• _MATERIAL FOR THIS TASK_:
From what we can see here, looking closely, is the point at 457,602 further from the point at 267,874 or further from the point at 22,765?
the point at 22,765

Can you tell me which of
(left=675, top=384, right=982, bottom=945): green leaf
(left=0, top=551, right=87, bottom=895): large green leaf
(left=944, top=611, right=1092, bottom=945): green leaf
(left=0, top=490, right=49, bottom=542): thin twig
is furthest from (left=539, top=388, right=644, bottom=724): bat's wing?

• _SET PROBLEM_:
Please reproduce all of the records above verbatim, line for line.

• _COMPLETE ANSWER_:
From what we can see here, looking closely, is the point at 457,602 further from the point at 267,874 or further from the point at 22,765?
the point at 22,765

Can you tell me which of
(left=675, top=384, right=982, bottom=945): green leaf
(left=0, top=551, right=87, bottom=895): large green leaf
(left=944, top=611, right=1092, bottom=945): green leaf
(left=0, top=490, right=49, bottom=542): thin twig
is furthest from (left=539, top=388, right=644, bottom=724): bat's wing?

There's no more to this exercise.